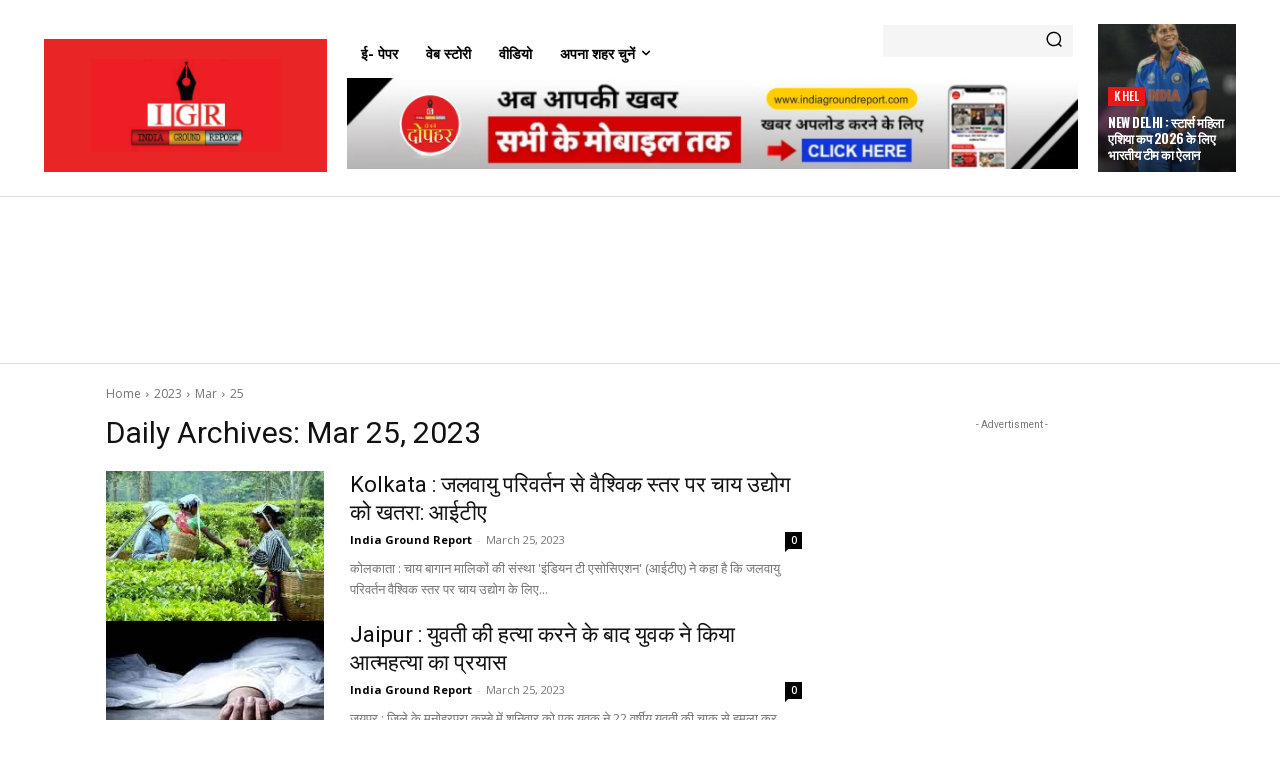

--- FILE ---
content_type: text/html; charset=utf-8
request_url: https://www.google.com/recaptcha/api2/aframe
body_size: 267
content:
<!DOCTYPE HTML><html><head><meta http-equiv="content-type" content="text/html; charset=UTF-8"></head><body><script nonce="LL4f7MpxDEHPKEEfTgyeJg">/** Anti-fraud and anti-abuse applications only. See google.com/recaptcha */ try{var clients={'sodar':'https://pagead2.googlesyndication.com/pagead/sodar?'};window.addEventListener("message",function(a){try{if(a.source===window.parent){var b=JSON.parse(a.data);var c=clients[b['id']];if(c){var d=document.createElement('img');d.src=c+b['params']+'&rc='+(localStorage.getItem("rc::a")?sessionStorage.getItem("rc::b"):"");window.document.body.appendChild(d);sessionStorage.setItem("rc::e",parseInt(sessionStorage.getItem("rc::e")||0)+1);localStorage.setItem("rc::h",'1769250455765');}}}catch(b){}});window.parent.postMessage("_grecaptcha_ready", "*");}catch(b){}</script></body></html>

__________

■ **Task to complete**
The response must give every line from the material above that holds the string "https".

■ **Result**
request_url: https://www.google.com/recaptcha/api2/aframe
<!DOCTYPE HTML><html><head><meta http-equiv="content-type" content="text/html; charset=UTF-8"></head><body><script nonce="LL4f7MpxDEHPKEEfTgyeJg">/** Anti-fraud and anti-abuse applications only. See google.com/recaptcha */ try{var clients={'sodar':'https://pagead2.googlesyndication.com/pagead/sodar?'};window.addEventListener("message",function(a){try{if(a.source===window.parent){var b=JSON.parse(a.data);var c=clients[b['id']];if(c){var d=document.createElement('img');d.src=c+b['params']+'&rc='+(localStorage.getItem("rc::a")?sessionStorage.getItem("rc::b"):"");window.document.body.appendChild(d);sessionStorage.setItem("rc::e",parseInt(sessionStorage.getItem("rc::e")||0)+1);localStorage.setItem("rc::h",'1769250455765');}}}catch(b){}});window.parent.postMessage("_grecaptcha_ready", "*");}catch(b){}</script></body></html>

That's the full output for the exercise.